**Document section**
— START —
# Generator maintenance



## MaidenScotland (Jun 6, 2009)

I have an emergency generator but on going to the office of the people who used to maintain it I find them shut up and gone

Does anyone know of a company who does this please?


----------



## canuck2010 (Jan 13, 2010)

Generators don't need much maintenance, especially if they aren't being used very often. Just have a change of oil and a few spare spark plugs should do it.


----------



## MaidenScotland (Jun 6, 2009)

No this needs an over haul.. we used to run it every month to keep it in shape but it needs an engineer to have a look at it..


----------



## Whitedesert (Oct 9, 2011)

Diesel driven gen sets needs regular maintenance inspections, especially on the batteries, as diesel engines require quite a high charge to start, and the battery is also used to keep the oil hot, so as to ensure no aggresive wear on a start up. Sorry, I am the manager of a medium sized Facilities Management company, so thats where all of this is coming from. Diesel fuel can also not be kept beyound about 13/14 months, that is why one should burn them up during both the off power and on power (off load and on load) maintenance checks, so that you can replace the diesel in the tank with fresh diesel. Good make diesel engines are very reliable, it is normally the electronics/electrics that fails. The battery Ah power level must be checked, especially in summer if the genset is located in an area where the ambient weather is hot (which is mostly the case) Sorry cannot offer a service Maiden, we only serve large corporate customers taking fully integrated facilities management services.
— END —
**Dataset excerpt**
— START —
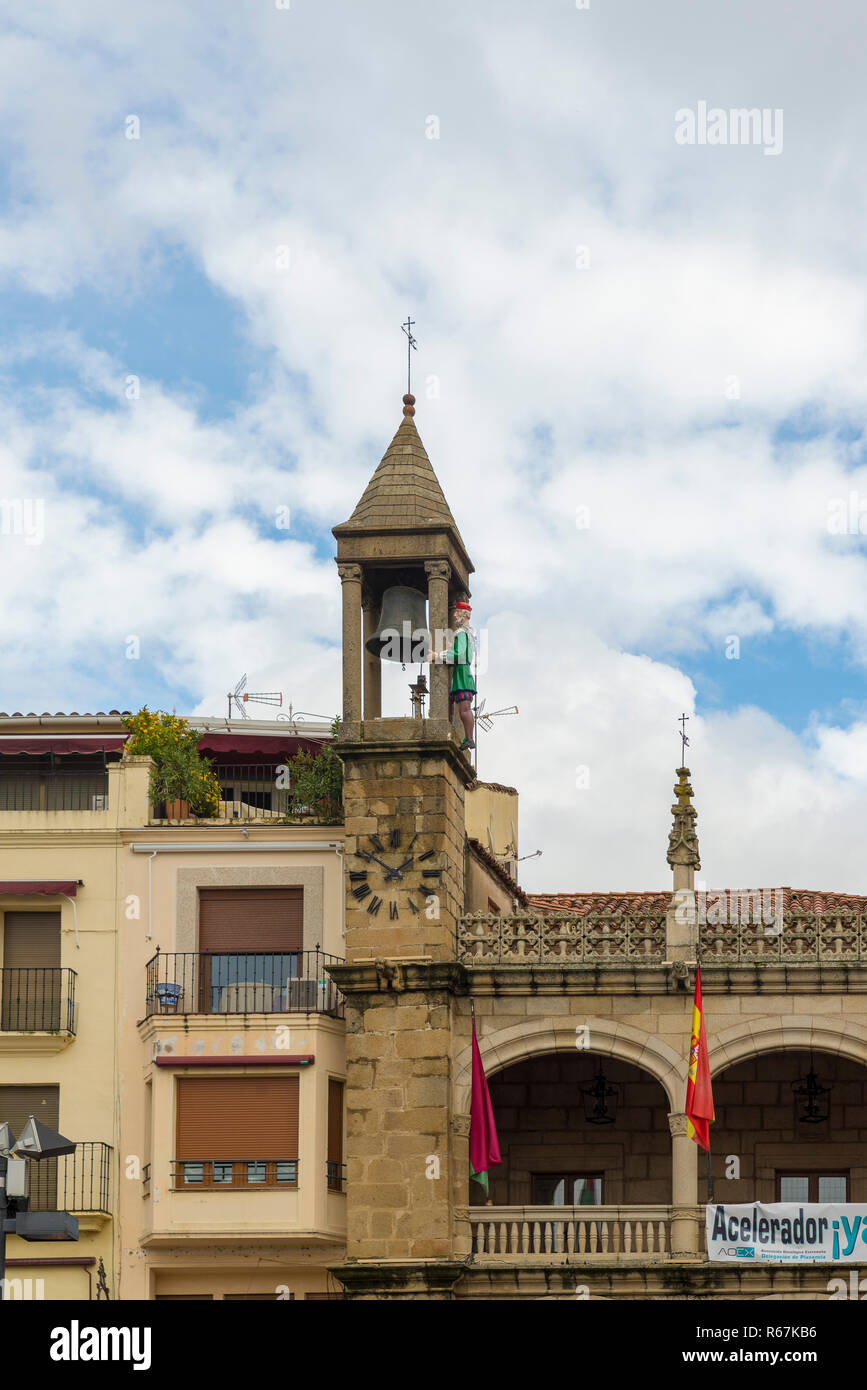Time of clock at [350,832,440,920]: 1:51
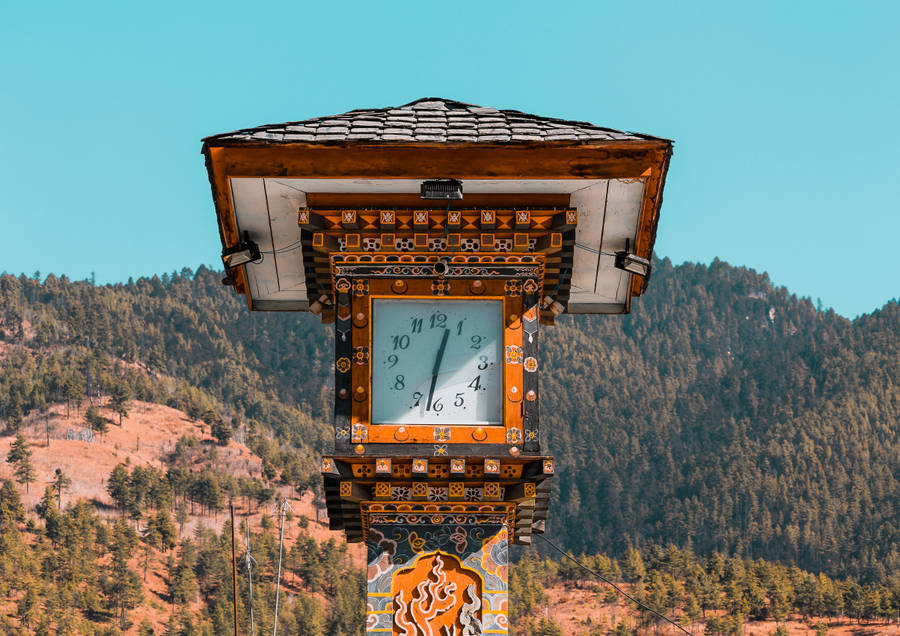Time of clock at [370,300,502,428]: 12:32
— END —
**Task instructions**
- 1) List every username that posts in the generator maintenance thread.
- 2) According to the generator maintenance thread, is each statement true? (a) canuck2010 says generators need a lot of maintenance. (b) Whitedesert says diesel fuel can be kept for up to about 13 or 14 months. (c) Whitedesert offers MaidenScotland a service. Answer yes or no for each and quote the words that decide it.
- 3) Write the next part of the generator maintenance thread, starting after its last post.
The material has no connection to the generator maintenance thread.

**Answers for the exercise**
- 1) MaidenScotland, canuck2010, Whitedesert

- 2)
(a) No: "Generators don't need much maintenance"
(b) Yes: "Diesel fuel can also not be kept beyound about 13/14 months"
(c) No: "Sorry cannot offer a service Maiden"

- 3)
----------



## MaidenScotland (Jun 6, 2009)

I have bought a new battery... we have the lights flickering with it but but nothing more. 

Thanks WD..


Maiden


----------



## CAIRODEMON (Sep 18, 2011)

canuck2010 said:


> Generators don't need much maintenance, especially if they aren't being used very often. Just have a change of oil and a few spare spark plugs should do it.



Possibly a 16KVA, but anything bigger will require regular and competent maintenance.


----------



## Whitedesert (Oct 9, 2011)

CAIRODEMON said:


> Possibly a 16KVA, but anything bigger will require regular and competent maintenance.


 I suspect. We look after the bigger stuff in excess of 500KVA...


----------



## MaidenScotland (Jun 6, 2009)

Lol I knew it need a engineer to look at it that is why I asked..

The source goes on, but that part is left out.